[prev in list] [next in list] [prev in thread] [next in thread] 

List:       linux-ha-dev
Subject:    Re: [Linux-ha-dev] ERROR: socket_resume_io_write() on Sun
From:       Guochun Shi <gshi () ncsa ! uiuc ! edu>
Date:       2004-12-20 0:22:30
Message-ID: 5.1.0.14.2.20041219182121.05e41898 () pop ! ncsa ! uiuc ! edu
[Download RAW message or body]

not yet
but I plan to do so if it does not break anything

-Guochun

At 10:54 PM 12/19/2004 +0100, you wrote:
>gshi, did this patch also go into CVS?
>
>On Fri, 17 Dec 2004 14:36:20 -0600, Guochun Shi <gshi@ncsa.uiuc.edu> wrote:
>> Mark,
>> 
>> The previous patch breaks client leave callback, please apply the following patch instead:
>> 
>> 
>> Index: hb_api.c
>> ===================================================================
>> RCS file: /home/cvs/linux-ha/linux-ha/heartbeat/hb_api.c,v
>> retrieving revision 1.124
>> diff -u -2 -r1.124 hb_api.c
>> --- hb_api.c    14 Dec 2004 22:12:31 -0000      1.124
>> +++ hb_api.c    17 Dec 2004 20:31:28 -0000
>> @@ -415,4 +415,8 @@
>> 
>>                         if (client->removereason && !client->isindispatch) {
>> +                               if (ANYDEBUG){
>> +                                       cl_log(LOG_DEBUG, "api_remove_client_pid: client is "

==================================================

» **Brief 1**
In the mailing-list message, what problem does the earlier patch cause, according to Guochun Shi?
» **Brief 2**
List every header field name shown at the top of the mailing-list message, before the download link.

» **Dataset content**

==================================================

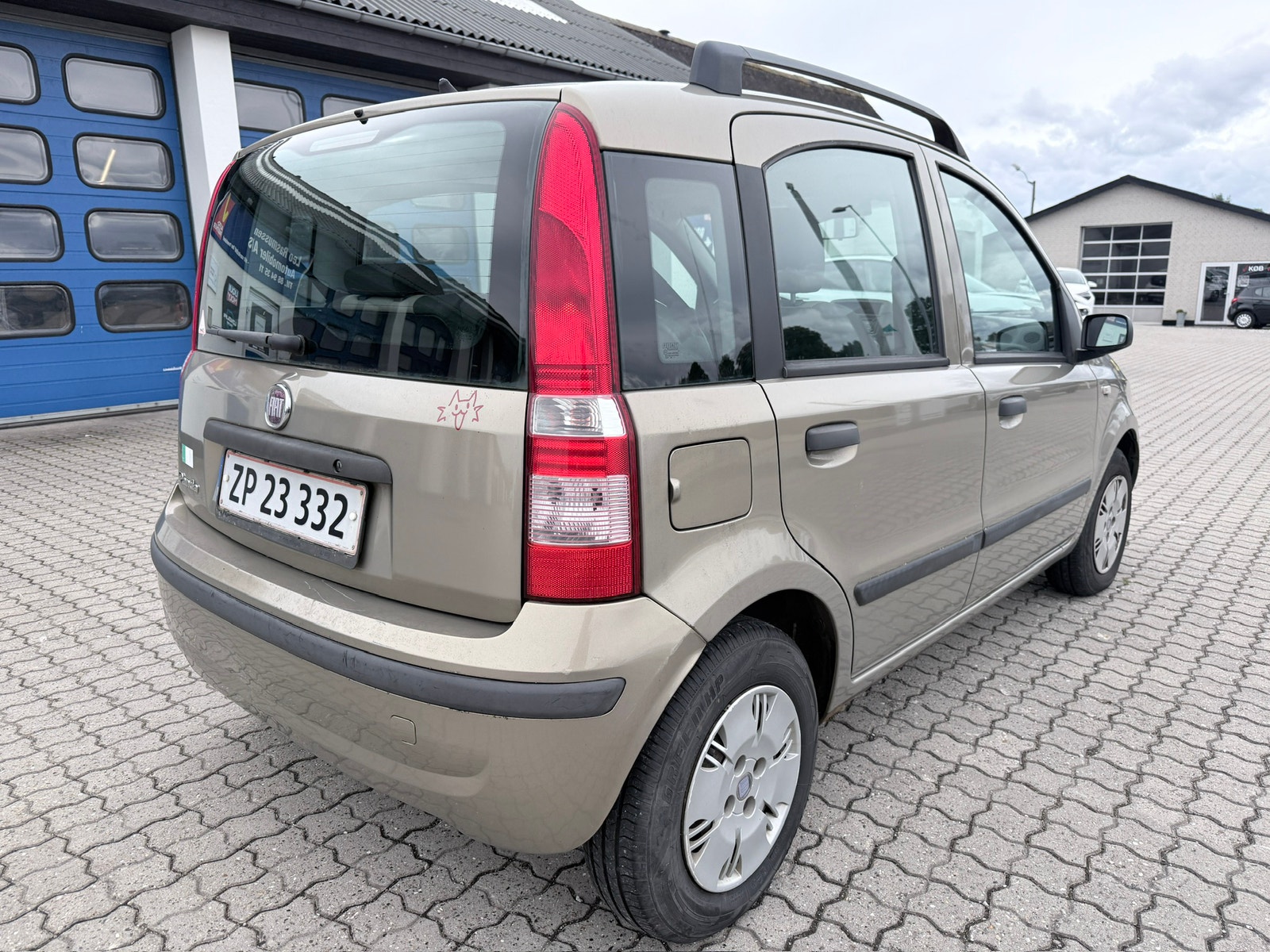 Fiat Panda 1.2 FIRE Manual, 60hp, 2009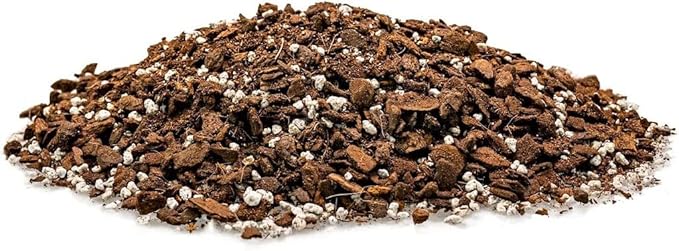 Planting Mix for Monstera Obliqua - Steady Growth and Vibrant Leaves by Gardenera - 10 Quart (2 Bags of 5 Quart)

==================================================

» **Expected output 1**
It breaks the client leave callback.

» **Expected output 2**
List, Subject, From, Date, Message-ID